##### Podany tekst #####

Jump to content
Dogomania

Nie róbmy obciachu


aro

Recommended Posts

Może się zachowam, jak "stara -dziestka", ale...
Wystawa w Oberwarcie. Na centralnym placu pomiędzy halami jest stojak z kilkuset torebkami na psie kupy. Ja idę ze swoją jamniczką. Do stojaka podchodzą dwie kobiety z psami rasy...(pominę). Jedna łapie z całej siły torebki i usiłuje je wyrwać. Ilość złapanych torebek sprawia trudność w wyrwaniu. Kobieta walczy zacieklej niż w BISie. Słyszę dialog:
-A nie boisz się, że ktoś się przyczepi?
-Coś ty, zawsze tak robię!
Po kilkudziesięciu sekundach szarpaniny kobiecie udaje się wyrwać torebki. Ja już jestem przy wejściu do hali, bo się spieszę na wejście, ale moja rodzina właśnie mija obie kobiety i słyszy:
- Ten gościu z jamnikiem jakoś się dziwnie patrzył, ale go olałam...
Miła Pani, mnie olałaś, ale iluś tam Austriaków, czy innych nacji, widziało tę scenę... Żenada. Mam prośbę - nie róbmy obciachu. Jeśli stać Was na 40 euro za austriacką wystawę, to jesteś w stanie wygospodarować kilka zł na paczkę woreczków foliowych. A ja sobie nie życzę żeby ktoś na mnie, na wystawcę z Polski, patrzył przez Wasz pryzmat.
Sorki, ale dół totalny!

Link to comment
Share on other sites

[quote name='PATIszon']Ja bym sie cieszyla, ze w ogole chce kupy zbierac...no chyba, ze te torebeczki na handel byly.....:evil_lol:[/quote]
Jak w 80. latach Polacy zabierali reklamówki w zachodnich marketach...
No cóż, możemy patrzeć na to pozytywnie, ale ja patrzę na to z punktu widzenia "jak na mnie (Polaka) patrzą inni"...

##### Wiersze danych #####

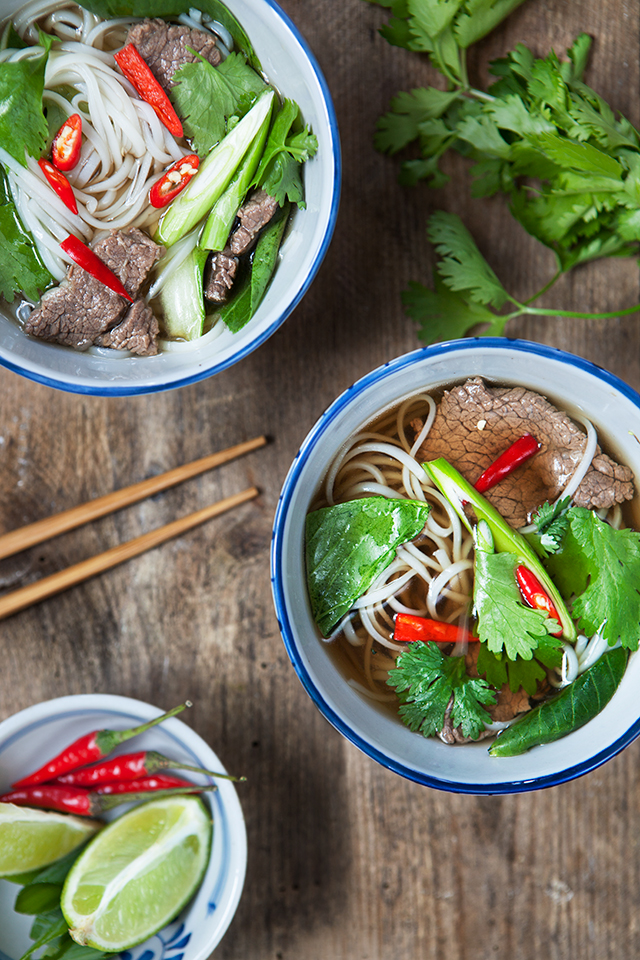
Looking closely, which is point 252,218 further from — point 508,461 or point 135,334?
point 508,461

#####

### Zadania
**1)** Przepisz z tekstu o wystawie w Oberwarcie wszystko od słów „Miła Pani, mnie” w dół aż do słów „w zachodnich marketach...”.
**2)** Sprawdź, czy zdania (a), (b) i (c) zgadzają się z tekstem o wystawie w Oberwarcie, odpowiadając przy każdym „tak” lub „nie” i dokładnie cytując rozstrzygające słowa tekstu. (a) Stojak z torebkami stał na centralnym placu pomiędzy halami. (b) Kobieta wyrwała torebki od razu i bez trudu. (c) Słowa o dziwnym spojrzeniu usłyszała rodzina osoby piszącej.
**3)** Kontynuuj tekst o wystawie w Oberwarcie od miejsca, w którym się kończy.

### Wyniki ćwiczenia
**1)**
Miła Pani, mnie olałaś, ale iluś tam Austriaków, czy innych nacji, widziało tę scenę... Żenada. Mam prośbę - nie róbmy obciachu. Jeśli stać Was na 40 euro za austriacką wystawę, to jesteś w stanie wygospodarować kilka zł na paczkę woreczków foliowych. A ja sobie nie życzę żeby ktoś na mnie, na wystawcę z Polski, patrzył przez Wasz pryzmat.
Sorki, ale dół totalny!

Link to comment
Share on other sites

[quote name='PATIszon']Ja bym sie cieszyla, ze w ogole chce kupy zbierac...no chyba, ze te torebeczki na handel byly.....:evil_lol:[/quote]
Jak w 80. latach Polacy zabierali reklamówki w zachodnich marketach...

**2)**
(a) Tak: „Na centralnym placu pomiędzy halami jest stojak z kilkuset torebkami na psie kupy.”
(b) Nie: „Po kilkudziesięciu sekundach szarpaniny kobiecie udaje się wyrwać torebki.”
(c) Tak: „moja rodzina właśnie mija obie kobiety i słyszy”

**3)**
Link to comment
Share on other sites

.... jak Cię widzą tak Cię piszą ...

ale teraz całkiem poważnie,
my zawsze sprzątamy po naszym pupilu ... nie tylko na wystawach ;)
a teraz na wystawie w kraju miałam taką fajną przygodę,
mój Tores zrobił siusiu pod drzewko i jak ma to w swoim zwyczaju zaczął zagrzebywać, podchodzi do mnie kobieta i zwraca mi uwagę, że na wystawie są woreczki i "kupkę" po swoim psie mam sprzątnąć...
ja jej grzecznie odpowiedziałam, że zawsze to robię ale tym razem mój piesio tylko siknął ....
i nie byłoby w tej sytuacji nic dziwnego, gdyby nie fakt, iż ta właśnie kobieta zostawiła swojego psa na wystawie w pełnym słońcu na kilka godzin :crazyeye:

Link to comment
Share on other sites

[quote name='aro']Może się zachowam, jak "stara -dziestka", ale...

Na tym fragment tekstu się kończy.